USA, Israel und Syrien: IAEA räumt geheimes Uran-Lager in Syrien

Ein geheimes Uran-Lager aus der Zeit Baschar al-Assads hat die Region nach Angaben israelischer und amerikanischer Regierungsvertreter monatelang an den Rand einer neuen Eskalation gebracht. Nun haben sich die USA, Israel und Syrien nach Recherchen des US-Nachrichtenportals Axios auf eine Lösung geeinigt. Die Internationale Atomenergiebehörde (IAEA) soll das Material in Kürze abtransportieren.

Der Fund betrifft eine Anlage mit dem Codenamen „Site 99“. Dort habe die gestürzte Führung Assads Rückstände aus dem Al-Kibar-Reaktorprojekt gelagert, erklärten zwei israelische Regierungsvertreter gegenüber Axios. Ein US-Vertreter bestätigte, es handle sich unter anderem um sogenanntes Yellowcake, ein Uranerz-Pulver, das sich weiterverarbeiten und im Rahmen eines Brennstoffkreislaufs anreichern lasse. Für den Bau einer Atombombe reiche das Material demnach nicht aus. Es könnte dem Bericht zufolge aber für eine Bombe verwendet werden, eine konventionelle Sprengladung, die radioaktives Material verteilt, hieß es weiter.

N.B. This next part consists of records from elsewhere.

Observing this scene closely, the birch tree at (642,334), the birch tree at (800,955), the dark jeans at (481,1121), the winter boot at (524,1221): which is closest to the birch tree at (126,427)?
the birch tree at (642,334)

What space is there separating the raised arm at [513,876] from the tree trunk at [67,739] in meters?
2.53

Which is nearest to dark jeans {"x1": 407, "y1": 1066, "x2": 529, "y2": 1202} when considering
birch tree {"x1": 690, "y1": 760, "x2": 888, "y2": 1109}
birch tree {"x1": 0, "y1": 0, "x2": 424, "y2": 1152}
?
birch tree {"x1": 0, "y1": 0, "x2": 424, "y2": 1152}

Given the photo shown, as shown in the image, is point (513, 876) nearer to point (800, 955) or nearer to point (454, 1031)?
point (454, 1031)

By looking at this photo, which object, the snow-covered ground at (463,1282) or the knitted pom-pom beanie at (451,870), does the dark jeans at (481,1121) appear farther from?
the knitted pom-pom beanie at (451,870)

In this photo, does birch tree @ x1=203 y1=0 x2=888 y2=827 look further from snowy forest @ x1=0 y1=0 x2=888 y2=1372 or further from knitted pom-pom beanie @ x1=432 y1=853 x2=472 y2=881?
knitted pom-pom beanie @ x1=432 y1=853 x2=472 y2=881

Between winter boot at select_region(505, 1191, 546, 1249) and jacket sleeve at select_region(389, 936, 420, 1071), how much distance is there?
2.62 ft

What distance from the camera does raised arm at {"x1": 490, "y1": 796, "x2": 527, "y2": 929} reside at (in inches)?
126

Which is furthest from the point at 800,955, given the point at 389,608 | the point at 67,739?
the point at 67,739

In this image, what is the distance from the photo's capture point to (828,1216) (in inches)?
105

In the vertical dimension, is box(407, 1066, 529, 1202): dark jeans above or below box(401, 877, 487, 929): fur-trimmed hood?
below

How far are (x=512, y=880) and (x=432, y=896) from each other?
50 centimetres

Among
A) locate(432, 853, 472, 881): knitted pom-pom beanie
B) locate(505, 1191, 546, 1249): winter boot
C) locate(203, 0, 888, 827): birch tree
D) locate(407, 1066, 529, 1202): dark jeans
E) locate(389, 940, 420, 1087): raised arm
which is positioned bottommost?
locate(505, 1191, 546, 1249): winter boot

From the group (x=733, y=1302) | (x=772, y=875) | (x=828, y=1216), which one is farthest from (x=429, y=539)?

Israel hatte den Angaben zufolge zunächst die Zugänge zur Anlage kurz nach dem Sturz Assads Ende 2024 bombardiert, um einen Zugriff zu verhindern. Seither habe der israelische Geheimdienst den Standort überwacht.

Monatelange Verhandlungen

Israel und die USA hätten laut Axios mehr als ein Jahr lang über den Umgang mit dem Material verhandelt. Führende Vertreter des Nationalen Sicherheitsrats im Weißen Haus und ihre Gegenüber im Büro des israelischen Regierungschefs seien eng eingebunden gewesen. Israel habe Washington unmissverständlich klargemacht, dass es kein Nuklearmaterial auf syrischem Boden dulden werde, so ein israelischer Vertreter. Man habe sogar mit einem erneuten Luftschlag gedroht, sollte das Material nicht entfernt werden oder Anzeichen für einen syrischen Zugriffsversuch auftauchen. Ein US-Vertreter relativierte dies: Ein israelischer Angriff habe nie unmittelbar bevorgestanden, auch wenn die Sorge in Israel groß gewesen sei.

Vor einigen Wochen hätten israelische Aufklärer Bewegungen an der Anlage registriert, die den Verdacht nährten, die neue Führung in Damaskus könnte versuchen, an das Material zu gelangen. Israel habe zudem befürchtet, die Türkei könnte Syrien dabei unterstützen. Die US-Regierung habe Israel daraufhin von einem Alleingang abgehalten und stattdessen die IAEA eingeschaltet.

Syrische Führung betont, von nichts gewusst zu haben

Nach Angaben des US-Vertreters soll die neue syrische Führung um Präsident Ahmed al-Sharaa selbst nicht gewusst haben, dass an dem Standort noch Nuklearmaterial lagere, als Washington das Thema ansprach. „Nur sehr wenige Menschen in den USA, Israel und Syrien wussten davon“, hieß es seitens des Vertreters. Die Zusammenarbeit mit der neuen syrischen Regierung funktioniere insgesamt gut, hieß es weiter.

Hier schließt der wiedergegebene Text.